[[ DOCUMENT TEXT, beginning ]]
On 1/8/07, Thilo Goetz <[EMAIL PROTECTED]> wrote:
I see two reasonable alternatives.  Neither involves a CommonCas.

a) The JCas assumes its wrapper nature.  It implements its additional
functionality, and for all base functions, users refer to the CAS.

b) The JCas extends the CAS.  For conflicting methods, use a different
method name.

I like a) better because it reflects the nature of the JCas.


The JCas currently *is* a wrapper.  I don't see that being a wrapper
implies not having forwarding functions.

As Marshall notes (b) can't work because we want to change return
types.  Now, we could have come up with different method names, but I
think it may be too late to consider doing that now.

Basically, I don't think there was any problem with the way JCas was
before CommonCas was introduced.  Why is it a problem if there are
methods with the same signature in both places?

I agree with Thilo's earlier criticism of CommonCas that this is a
visible change to the user, who may have to look in multiple places in
the JavaDoc to find what they are looking for.  But doesn't that same
thing apply if these methods are removed from JCas entirely so that
the user has to use the CAS API - in fact that's worse since it's not
as obvious that they should look for methods there as it is that they
should look on the superinterface.

I don't think the code maintenance gain produced by CommonCas is that
significant - there's no code in the interfaces anyway - the only
thing we save maintenance on is the JavaDoc.  And I'm not even sure if
there might be cases where you'd want the JavaDoc to be different.


The CommonCas proposal shows the problematic nature of forwarding
functions.  Those common methods started out as forwarding functions,
and in the implementation, I guess they still are.  Then we notice that
there are a lot of common APIs between the JCas and the CAS.  Of course
there are, all those forwarding functions.

Again, I don't see why this is so "problematic".
[[ DOCUMENT TEXT, end ]]
[[ DATASET EXTRACT, beginning ]]
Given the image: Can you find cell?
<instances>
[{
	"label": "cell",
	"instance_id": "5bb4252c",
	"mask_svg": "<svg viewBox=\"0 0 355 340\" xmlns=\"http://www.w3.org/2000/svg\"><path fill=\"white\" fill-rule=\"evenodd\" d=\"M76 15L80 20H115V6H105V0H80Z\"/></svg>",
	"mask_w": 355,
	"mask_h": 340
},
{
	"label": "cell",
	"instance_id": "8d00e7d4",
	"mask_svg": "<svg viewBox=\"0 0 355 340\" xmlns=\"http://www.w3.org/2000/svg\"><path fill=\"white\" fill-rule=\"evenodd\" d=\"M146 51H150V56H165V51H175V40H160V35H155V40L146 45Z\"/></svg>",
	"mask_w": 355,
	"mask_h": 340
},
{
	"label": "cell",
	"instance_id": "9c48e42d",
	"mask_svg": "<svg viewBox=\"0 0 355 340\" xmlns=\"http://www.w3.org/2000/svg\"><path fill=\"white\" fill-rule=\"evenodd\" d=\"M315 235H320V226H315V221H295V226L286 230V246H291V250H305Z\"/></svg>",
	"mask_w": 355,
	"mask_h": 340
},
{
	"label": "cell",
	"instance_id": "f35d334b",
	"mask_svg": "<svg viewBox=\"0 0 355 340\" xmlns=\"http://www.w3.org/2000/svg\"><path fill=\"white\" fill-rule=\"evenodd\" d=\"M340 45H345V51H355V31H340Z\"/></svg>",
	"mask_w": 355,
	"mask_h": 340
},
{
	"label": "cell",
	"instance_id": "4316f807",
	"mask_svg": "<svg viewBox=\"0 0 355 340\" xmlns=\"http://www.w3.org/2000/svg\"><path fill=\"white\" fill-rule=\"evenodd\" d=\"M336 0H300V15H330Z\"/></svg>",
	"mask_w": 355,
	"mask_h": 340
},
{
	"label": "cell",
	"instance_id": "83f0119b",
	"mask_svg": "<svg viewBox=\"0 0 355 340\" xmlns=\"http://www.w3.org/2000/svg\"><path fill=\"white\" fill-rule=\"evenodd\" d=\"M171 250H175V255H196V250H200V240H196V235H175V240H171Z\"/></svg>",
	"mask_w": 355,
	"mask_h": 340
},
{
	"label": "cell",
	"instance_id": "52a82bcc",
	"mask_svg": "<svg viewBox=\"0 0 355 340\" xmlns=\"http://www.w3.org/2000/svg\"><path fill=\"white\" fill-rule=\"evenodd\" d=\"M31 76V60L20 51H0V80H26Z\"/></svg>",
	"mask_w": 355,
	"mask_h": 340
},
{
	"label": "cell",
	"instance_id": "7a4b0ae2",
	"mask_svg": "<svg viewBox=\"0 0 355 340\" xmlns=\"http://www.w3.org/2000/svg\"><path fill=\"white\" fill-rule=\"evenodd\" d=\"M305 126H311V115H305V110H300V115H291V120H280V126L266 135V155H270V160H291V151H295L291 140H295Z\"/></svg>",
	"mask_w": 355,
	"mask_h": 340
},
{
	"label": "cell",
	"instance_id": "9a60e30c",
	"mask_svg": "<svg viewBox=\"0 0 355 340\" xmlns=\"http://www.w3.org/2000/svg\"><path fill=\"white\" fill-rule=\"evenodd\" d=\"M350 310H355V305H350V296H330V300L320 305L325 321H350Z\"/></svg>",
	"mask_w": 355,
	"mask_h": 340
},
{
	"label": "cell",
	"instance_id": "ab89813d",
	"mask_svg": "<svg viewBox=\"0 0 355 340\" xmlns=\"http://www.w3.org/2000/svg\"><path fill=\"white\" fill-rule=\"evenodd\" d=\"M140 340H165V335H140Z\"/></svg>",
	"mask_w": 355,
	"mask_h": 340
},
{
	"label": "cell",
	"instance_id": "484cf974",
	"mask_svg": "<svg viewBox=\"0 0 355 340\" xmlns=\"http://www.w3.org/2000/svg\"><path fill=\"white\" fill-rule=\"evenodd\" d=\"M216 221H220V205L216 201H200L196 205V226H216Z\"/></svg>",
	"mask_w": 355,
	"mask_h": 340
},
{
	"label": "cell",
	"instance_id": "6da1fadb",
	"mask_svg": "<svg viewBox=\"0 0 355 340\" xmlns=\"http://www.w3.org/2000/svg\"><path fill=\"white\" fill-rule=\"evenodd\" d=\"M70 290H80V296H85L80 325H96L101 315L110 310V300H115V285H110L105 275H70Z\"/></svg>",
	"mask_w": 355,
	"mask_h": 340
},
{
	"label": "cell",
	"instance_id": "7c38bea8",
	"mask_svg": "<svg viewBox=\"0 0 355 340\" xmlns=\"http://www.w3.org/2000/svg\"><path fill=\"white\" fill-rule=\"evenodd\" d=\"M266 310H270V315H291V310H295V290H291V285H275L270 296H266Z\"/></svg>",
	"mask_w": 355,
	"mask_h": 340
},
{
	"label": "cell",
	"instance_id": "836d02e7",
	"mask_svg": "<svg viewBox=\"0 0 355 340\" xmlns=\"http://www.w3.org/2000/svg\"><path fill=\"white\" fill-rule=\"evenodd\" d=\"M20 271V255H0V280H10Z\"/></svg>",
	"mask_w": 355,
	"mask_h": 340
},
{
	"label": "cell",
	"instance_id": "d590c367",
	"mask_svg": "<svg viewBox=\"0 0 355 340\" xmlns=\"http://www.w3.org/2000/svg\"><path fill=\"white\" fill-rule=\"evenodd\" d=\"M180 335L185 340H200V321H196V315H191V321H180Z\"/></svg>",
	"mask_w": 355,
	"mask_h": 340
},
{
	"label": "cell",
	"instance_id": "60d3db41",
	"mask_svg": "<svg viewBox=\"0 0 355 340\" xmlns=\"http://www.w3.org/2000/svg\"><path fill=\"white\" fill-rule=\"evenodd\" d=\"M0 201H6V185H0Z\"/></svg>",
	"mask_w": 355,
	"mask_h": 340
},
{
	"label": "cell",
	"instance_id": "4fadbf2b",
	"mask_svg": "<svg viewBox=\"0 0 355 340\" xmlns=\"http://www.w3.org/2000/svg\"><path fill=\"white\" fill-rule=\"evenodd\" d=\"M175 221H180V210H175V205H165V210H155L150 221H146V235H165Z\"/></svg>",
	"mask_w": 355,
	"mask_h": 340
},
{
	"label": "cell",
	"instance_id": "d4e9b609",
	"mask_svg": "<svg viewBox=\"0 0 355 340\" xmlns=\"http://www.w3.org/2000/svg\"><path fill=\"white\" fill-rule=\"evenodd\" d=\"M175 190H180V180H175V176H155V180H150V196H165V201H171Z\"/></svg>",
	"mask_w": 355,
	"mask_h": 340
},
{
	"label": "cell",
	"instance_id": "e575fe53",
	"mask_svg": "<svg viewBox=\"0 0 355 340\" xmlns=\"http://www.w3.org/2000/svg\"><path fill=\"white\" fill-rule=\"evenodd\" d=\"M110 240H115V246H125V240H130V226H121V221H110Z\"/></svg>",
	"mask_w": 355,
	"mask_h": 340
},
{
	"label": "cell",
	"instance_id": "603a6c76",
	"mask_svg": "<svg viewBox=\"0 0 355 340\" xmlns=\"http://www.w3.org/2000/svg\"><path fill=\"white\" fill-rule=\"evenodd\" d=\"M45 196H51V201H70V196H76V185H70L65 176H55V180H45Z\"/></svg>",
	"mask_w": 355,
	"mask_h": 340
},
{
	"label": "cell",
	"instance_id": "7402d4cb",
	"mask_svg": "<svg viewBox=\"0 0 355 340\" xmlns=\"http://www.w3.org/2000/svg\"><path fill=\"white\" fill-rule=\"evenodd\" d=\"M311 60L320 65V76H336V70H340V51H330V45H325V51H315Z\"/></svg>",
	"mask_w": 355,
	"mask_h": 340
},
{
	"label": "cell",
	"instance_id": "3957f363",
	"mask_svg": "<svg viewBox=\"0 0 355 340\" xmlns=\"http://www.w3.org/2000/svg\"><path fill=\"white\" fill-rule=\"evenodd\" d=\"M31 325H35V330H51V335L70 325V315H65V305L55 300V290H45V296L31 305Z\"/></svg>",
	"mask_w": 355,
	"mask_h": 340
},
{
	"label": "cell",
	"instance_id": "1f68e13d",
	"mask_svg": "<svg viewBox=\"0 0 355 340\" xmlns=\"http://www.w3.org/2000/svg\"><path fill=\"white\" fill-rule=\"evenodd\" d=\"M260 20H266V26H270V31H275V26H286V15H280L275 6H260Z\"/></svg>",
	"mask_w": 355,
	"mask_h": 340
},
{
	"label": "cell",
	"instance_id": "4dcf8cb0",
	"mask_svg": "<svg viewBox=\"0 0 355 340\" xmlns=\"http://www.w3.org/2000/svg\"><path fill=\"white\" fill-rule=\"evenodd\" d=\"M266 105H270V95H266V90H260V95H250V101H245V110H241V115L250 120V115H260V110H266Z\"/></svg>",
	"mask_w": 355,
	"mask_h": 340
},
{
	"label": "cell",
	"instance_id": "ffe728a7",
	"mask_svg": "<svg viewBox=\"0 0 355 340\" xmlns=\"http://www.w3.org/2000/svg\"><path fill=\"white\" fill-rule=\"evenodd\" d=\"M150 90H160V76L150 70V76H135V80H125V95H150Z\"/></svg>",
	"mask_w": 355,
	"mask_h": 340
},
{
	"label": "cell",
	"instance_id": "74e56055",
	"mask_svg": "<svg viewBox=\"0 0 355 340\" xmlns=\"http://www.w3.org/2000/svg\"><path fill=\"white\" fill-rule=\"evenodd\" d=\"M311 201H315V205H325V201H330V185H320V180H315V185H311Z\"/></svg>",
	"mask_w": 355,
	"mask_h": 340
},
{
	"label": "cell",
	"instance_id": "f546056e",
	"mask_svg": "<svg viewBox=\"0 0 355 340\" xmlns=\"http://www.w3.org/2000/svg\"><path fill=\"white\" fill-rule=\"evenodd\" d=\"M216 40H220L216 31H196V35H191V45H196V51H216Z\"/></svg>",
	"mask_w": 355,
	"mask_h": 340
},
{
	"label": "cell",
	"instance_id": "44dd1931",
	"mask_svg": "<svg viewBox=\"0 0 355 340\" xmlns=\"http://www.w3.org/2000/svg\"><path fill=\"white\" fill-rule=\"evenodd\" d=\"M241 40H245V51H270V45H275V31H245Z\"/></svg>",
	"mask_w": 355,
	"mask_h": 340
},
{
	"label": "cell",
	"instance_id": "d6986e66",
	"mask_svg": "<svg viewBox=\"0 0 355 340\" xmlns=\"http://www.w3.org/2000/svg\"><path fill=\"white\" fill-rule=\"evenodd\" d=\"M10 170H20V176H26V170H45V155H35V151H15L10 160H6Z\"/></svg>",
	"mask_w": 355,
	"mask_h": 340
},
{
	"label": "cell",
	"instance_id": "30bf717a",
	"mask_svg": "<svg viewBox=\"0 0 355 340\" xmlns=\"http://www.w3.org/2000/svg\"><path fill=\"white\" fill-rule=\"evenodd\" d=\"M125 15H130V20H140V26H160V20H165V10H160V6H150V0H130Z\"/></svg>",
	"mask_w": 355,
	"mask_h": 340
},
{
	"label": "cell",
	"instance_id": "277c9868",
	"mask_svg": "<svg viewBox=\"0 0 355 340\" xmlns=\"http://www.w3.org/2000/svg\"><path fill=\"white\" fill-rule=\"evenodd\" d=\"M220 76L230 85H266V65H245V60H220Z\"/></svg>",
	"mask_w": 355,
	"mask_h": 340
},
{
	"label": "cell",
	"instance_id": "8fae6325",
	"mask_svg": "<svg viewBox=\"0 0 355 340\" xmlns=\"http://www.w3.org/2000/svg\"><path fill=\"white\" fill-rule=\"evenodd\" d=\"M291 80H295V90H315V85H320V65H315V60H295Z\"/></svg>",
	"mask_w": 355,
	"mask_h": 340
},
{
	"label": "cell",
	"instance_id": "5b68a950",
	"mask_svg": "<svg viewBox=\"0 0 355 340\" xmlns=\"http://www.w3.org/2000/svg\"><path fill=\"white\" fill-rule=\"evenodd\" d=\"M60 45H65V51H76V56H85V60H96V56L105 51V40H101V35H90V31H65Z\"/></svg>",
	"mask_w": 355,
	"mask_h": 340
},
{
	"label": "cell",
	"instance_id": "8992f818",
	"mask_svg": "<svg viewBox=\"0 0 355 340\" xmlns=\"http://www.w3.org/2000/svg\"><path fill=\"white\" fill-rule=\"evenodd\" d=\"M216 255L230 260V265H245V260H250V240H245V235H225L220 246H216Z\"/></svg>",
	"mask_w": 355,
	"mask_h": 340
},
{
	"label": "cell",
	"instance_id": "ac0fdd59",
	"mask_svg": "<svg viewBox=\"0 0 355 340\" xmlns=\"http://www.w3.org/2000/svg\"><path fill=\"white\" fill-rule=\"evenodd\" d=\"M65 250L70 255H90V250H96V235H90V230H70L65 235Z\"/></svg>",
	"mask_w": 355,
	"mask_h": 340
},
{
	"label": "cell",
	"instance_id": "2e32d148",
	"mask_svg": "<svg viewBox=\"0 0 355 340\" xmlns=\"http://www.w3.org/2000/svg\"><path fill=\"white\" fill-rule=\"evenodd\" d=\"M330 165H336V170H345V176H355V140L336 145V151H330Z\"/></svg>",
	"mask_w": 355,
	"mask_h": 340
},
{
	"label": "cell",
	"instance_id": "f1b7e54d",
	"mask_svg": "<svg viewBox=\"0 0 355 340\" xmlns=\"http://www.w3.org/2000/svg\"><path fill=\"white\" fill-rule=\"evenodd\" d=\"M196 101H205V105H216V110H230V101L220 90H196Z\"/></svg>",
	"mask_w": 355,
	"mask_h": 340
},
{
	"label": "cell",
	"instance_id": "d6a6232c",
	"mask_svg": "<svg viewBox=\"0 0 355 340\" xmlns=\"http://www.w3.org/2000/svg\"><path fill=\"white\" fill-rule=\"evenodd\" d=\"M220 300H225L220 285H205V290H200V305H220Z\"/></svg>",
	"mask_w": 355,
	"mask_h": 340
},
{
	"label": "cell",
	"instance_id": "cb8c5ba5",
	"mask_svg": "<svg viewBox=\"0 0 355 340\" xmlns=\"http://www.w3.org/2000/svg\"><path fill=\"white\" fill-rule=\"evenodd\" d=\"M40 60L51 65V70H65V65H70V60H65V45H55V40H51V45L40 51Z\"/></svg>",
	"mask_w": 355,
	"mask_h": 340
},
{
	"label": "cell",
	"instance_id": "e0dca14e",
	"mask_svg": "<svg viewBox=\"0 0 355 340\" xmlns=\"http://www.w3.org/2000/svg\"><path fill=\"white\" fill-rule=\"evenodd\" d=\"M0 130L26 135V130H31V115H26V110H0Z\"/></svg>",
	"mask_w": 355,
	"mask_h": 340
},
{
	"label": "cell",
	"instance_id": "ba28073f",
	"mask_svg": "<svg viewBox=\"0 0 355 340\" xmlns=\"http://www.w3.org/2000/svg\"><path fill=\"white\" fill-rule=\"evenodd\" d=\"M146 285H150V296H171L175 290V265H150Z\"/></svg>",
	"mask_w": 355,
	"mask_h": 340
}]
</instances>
[[ DATASET EXTRACT, end ]]
» **TASK A**:
Write out the passage of the JCas discussion that opens with the words containing "I like a) better" and closes with "doing that now.".
» **TASK B**:
According to the JCas discussion, what is the only thing CommonCas saves maintenance on?
The stored data entries are material separate from the JCas discussion.

» **ANSWER SPACE A**:
I like a) better because it reflects the nature of the JCas.


The JCas currently *is* a wrapper.  I don't see that being a wrapper
implies not having forwarding functions.

As Marshall notes (b) can't work because we want to change return
types.  Now, we could have come up with different method names, but I
think it may be too late to consider doing that now.

» **ANSWER SPACE B**:
The JavaDoc.